The list of tools is configurable, so you can choose which tools you want to make available to the MCP client.
This is useful if you don't use certain functionality or if you don't want to take up too much of the context window.

## Usage

1. Ensure your Prometheus server is accessible from the environment where you'll run this MCP server.

2. Configure the environment variables for your Prometheus server, either through a `.env` file or system environment variables:

```env
# Required: Prometheus configuration
PROMETHEUS_URL=http://your-prometheus-server:9090

# Optional: Authentication credentials (if needed)
# Choose one of the following authentication methods if required:

# For basic auth
PROMETHEUS_USERNAME=your_username
PROMETHEUS_PASSWORD=your_password

# For bearer token auth
PROMETHEUS_TOKEN=your_token

# Optional: For multi-tenant setups like Cortex, Mimir or Thanos
ORG_ID=your_organization_id
```

3. Add the server configuration to your client configuration file. For example, for Claude Desktop:

```json
{
  "mcpServers": {
    "prometheus": {
      "command": "uv",
      "args": [
        "--directory",
        "<full path to prometheus-mcp-server directory>",
        "run",
        "src/prometheus_mcp_server/main.py"
      ],
      "env": {
        "PROMETHEUS_URL": "http://your-prometheus-server:9090",
        "PROMETHEUS_USERNAME": "your_username",
        "PROMETHEUS_PASSWORD": "your_password"
      }
    }
  }
}
```

> Note: if you see `Error: spawn uv ENOENT` in Claude Desktop, you may need to specify the full path to `uv` or set the environment variable `NO_UV=1` in the configuration.

## Docker Usage

This project includes Docker support for easy deployment and isolation.

### Building the Docker Image

Build the Docker image using:

```bash
docker build -t prometheus-mcp-server .
```

### Running with Docker

You can run the server using Docker in several ways:

#### Using docker run directly:

```bash
docker run -it --rm \
  -e PROMETHEUS_URL=http://your-prometheus-server:9090 \
  -e PROMETHEUS_USERNAME=your_username \
  -e PROMETHEUS_PASSWORD=your_password \
  prometheus-mcp-server
```

#### Using docker-compose:

Create a `.env` file with your Prometheus credentials and then run:

```bash
docker-compose up
```

### Running with Docker in Claude Desktop

To use the containerized server with Claude Desktop, update the configuration to use Docker with the environment variables:

```json
{
  "mcpServers": {
    "prometheus": {
      "command": "docker",
      "args": [
        "run",
        "--rm",
        "-i",
        "-e", "PROMETHEUS_URL",
        "-e", "PROMETHEUS_USERNAME",
        "-e", "PROMETHEUS_PASSWORD",
        "prometheus-mcp-server"
      ],
      "env": {
        "PROMETHEUS_URL": "http://your-prometheus-server:9090",
        "PROMETHEUS_USERNAME": "your_username",
        "PROMETHEUS_PASSWORD": "your_password"
      }
    }
  }
}
```

This configuration passes the environment variables from Claude Desktop to the Docker container by using the `-e` flag with just the variable name, and providing the actual values in the `env` object.

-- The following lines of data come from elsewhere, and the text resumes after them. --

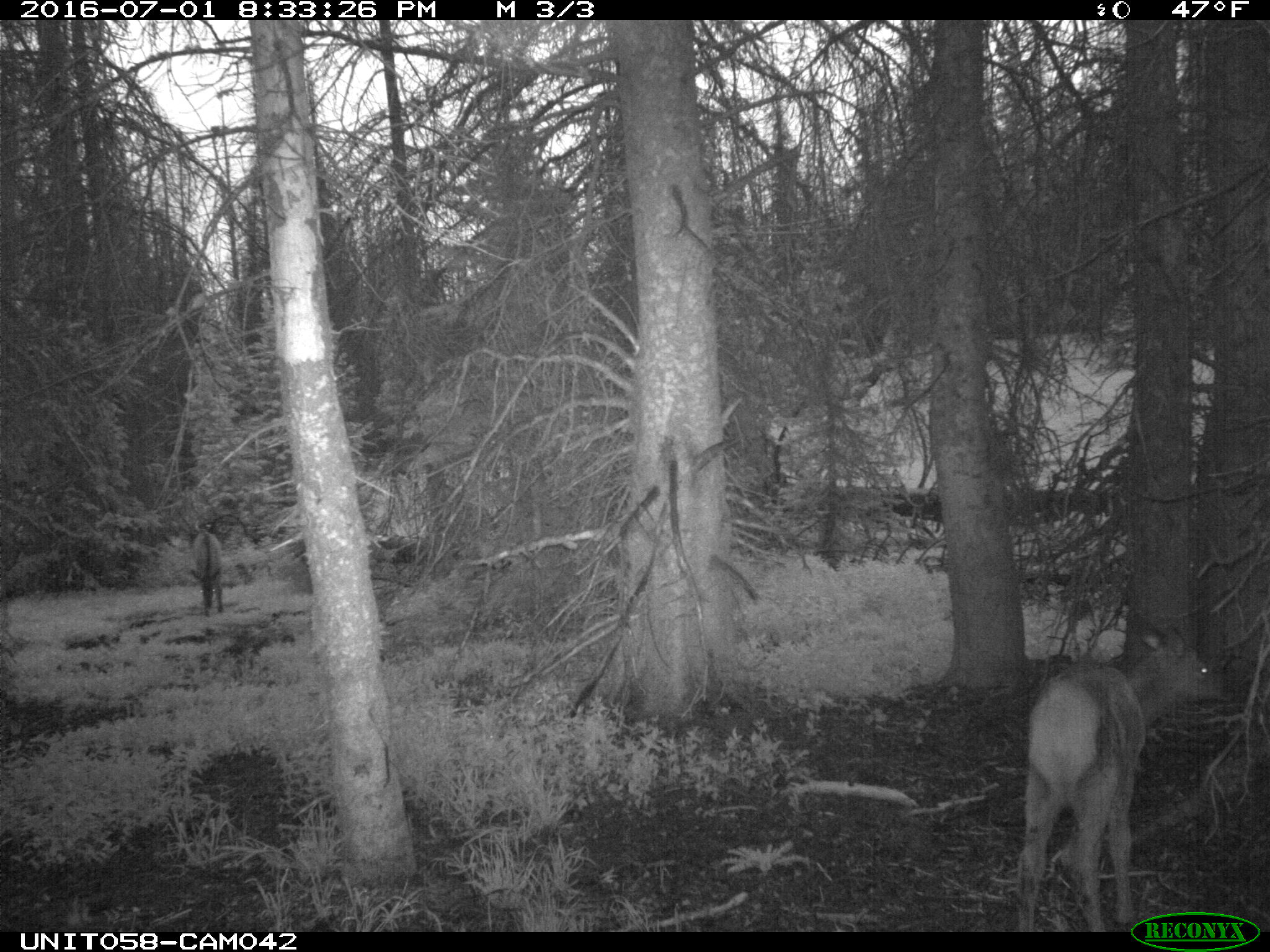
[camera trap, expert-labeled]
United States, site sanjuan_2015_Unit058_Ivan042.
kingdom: Animalia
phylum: Chordata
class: Mammalia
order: Artiodactyla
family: Cervidae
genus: Cervus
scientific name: Cervus elaphus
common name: red deer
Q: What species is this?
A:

> **Note about Docker implementation**: The Docker setup has been updated to match the structure of the chess-mcp project, which has been proven to work correctly with Claude. The new implementation uses a multi-stage build process and runs the entry point script directly without an intermediary shell script. This approach ensures proper handling of stdin/stdout for MCP communication.

## Development

Contributions are welcome! Please open an issue or submit a pull request if you have any suggestions or improvements.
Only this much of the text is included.